:: What you should do ::
Which lines come from the start of the listing through the line holding "Jennifer L. Armentrout"? Restate exactly those, both included, minus the pictures.

:: Task input ::
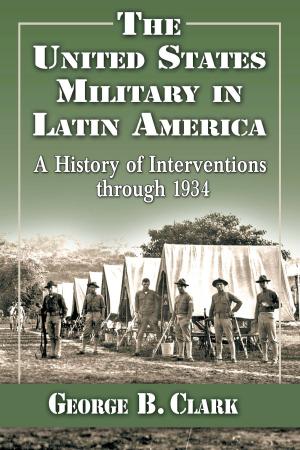Cover of the book The United States Military in Latin America by John B. Nanninga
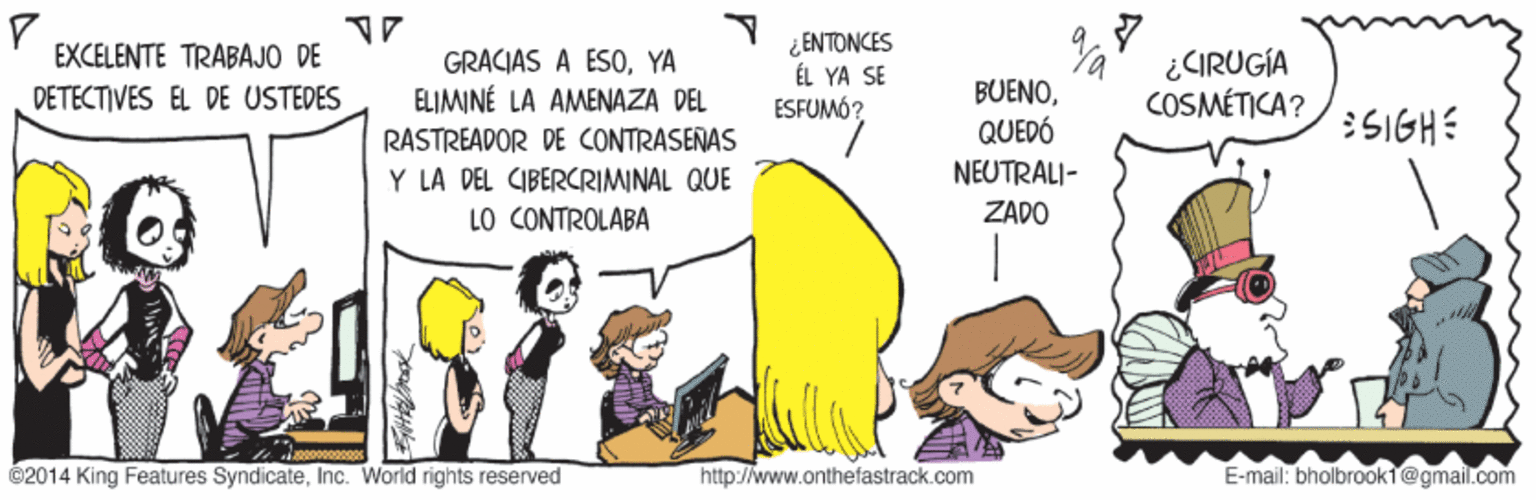 Adaptation OCR: EXCELENTE TRABAJO DE DÉTECTIVES EL DE USTEDES GRACIAS A ESOYA ELIMINÉ LA AMENAZA DEL ¿ENTONCES ÉL YA SE ESFUMÓ? ¿CIRUGÍA COSMÉTICA? BUENOQUEDÓ NEUTRALI- 5IGHE RASTREADOR DE CONTRASEÑAS Y LA DEL CIBERCRIMINAL QUE LO CONTROLABA ZADO 02014 King Features SyndicateInc. World rights reserved http://www.onthefastrack.com E-mail: bholbrook1@gmail.com EXCELENTE TRABAJO DE DÉTECTIVES EL DE USTEDES GRACIAS A ESOYA ELIMINÉ LA AMENAZA DEL ¿ENTONCES ÉL YA SE ESFUMÓ? ¿CIRUGÍA COSMÉTICA? BUENOQUEDÓ NEUTRALI- 5IGHE RASTREADOR DE CONTRASEÑAS Y LA DEL CIBERCRIMINAL QUE LO CONTROLABA ZADO 02014 King Features SyndicateInc. World rights reserved http://www.onthefastrack.com E-mail: bholbrook1@gmail.com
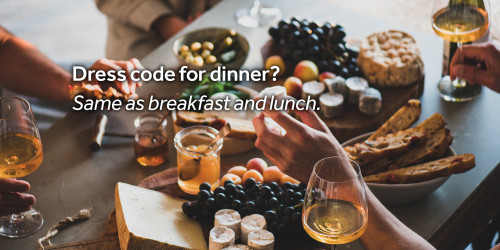 Dress code for dinner Same as breakfast and lunch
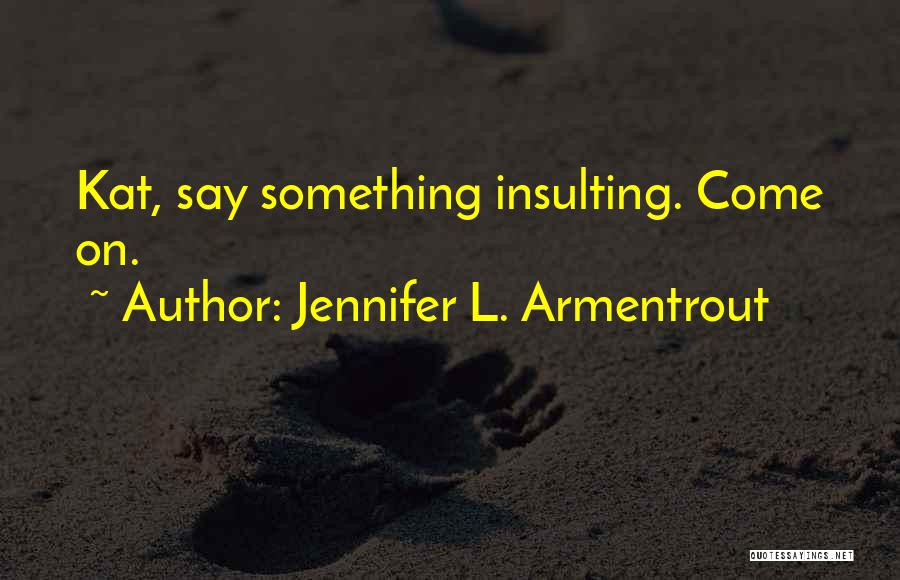 Jennifer L. Armentrout Quotes: Kat, Say Something Insulting. Come On.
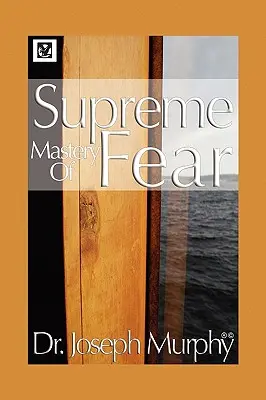 La suprema padronanza della paura - Supreme Mastery of Fear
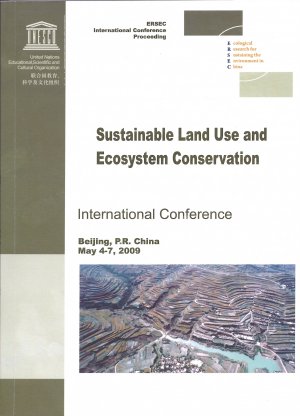 Sustainable Land Use and Ecosystem Conservation; International Conference Beijing, P.R. China, May 4-7, 2009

:: Exercise response ::
Cover of the book The United States Military in Latin America by John B. Nanninga
 Adaptation OCR: EXCELENTE TRABAJO DE DÉTECTIVES EL DE USTEDES GRACIAS A ESOYA ELIMINÉ LA AMENAZA DEL ¿ENTONCES ÉL YA SE ESFUMÓ? ¿CIRUGÍA COSMÉTICA? BUENOQUEDÓ NEUTRALI- 5IGHE RASTREADOR DE CONTRASEÑAS Y LA DEL CIBERCRIMINAL QUE LO CONTROLABA ZADO 02014 King Features SyndicateInc. World rights reserved http://www.onthefastrack.com E-mail: bholbrook1@gmail.com EXCELENTE TRABAJO DE DÉTECTIVES EL DE USTEDES GRACIAS A ESOYA ELIMINÉ LA AMENAZA DEL ¿ENTONCES ÉL YA SE ESFUMÓ? ¿CIRUGÍA COSMÉTICA? BUENOQUEDÓ NEUTRALI- 5IGHE RASTREADOR DE CONTRASEÑAS Y LA DEL CIBERCRIMINAL QUE LO CONTROLABA ZADO 02014 King Features SyndicateInc. World rights reserved http://www.onthefastrack.com E-mail: bholbrook1@gmail.com
 Dress code for dinner Same as breakfast and lunch
 Jennifer L. Armentrout Quotes: Kat, Say Something Insulting. Come On.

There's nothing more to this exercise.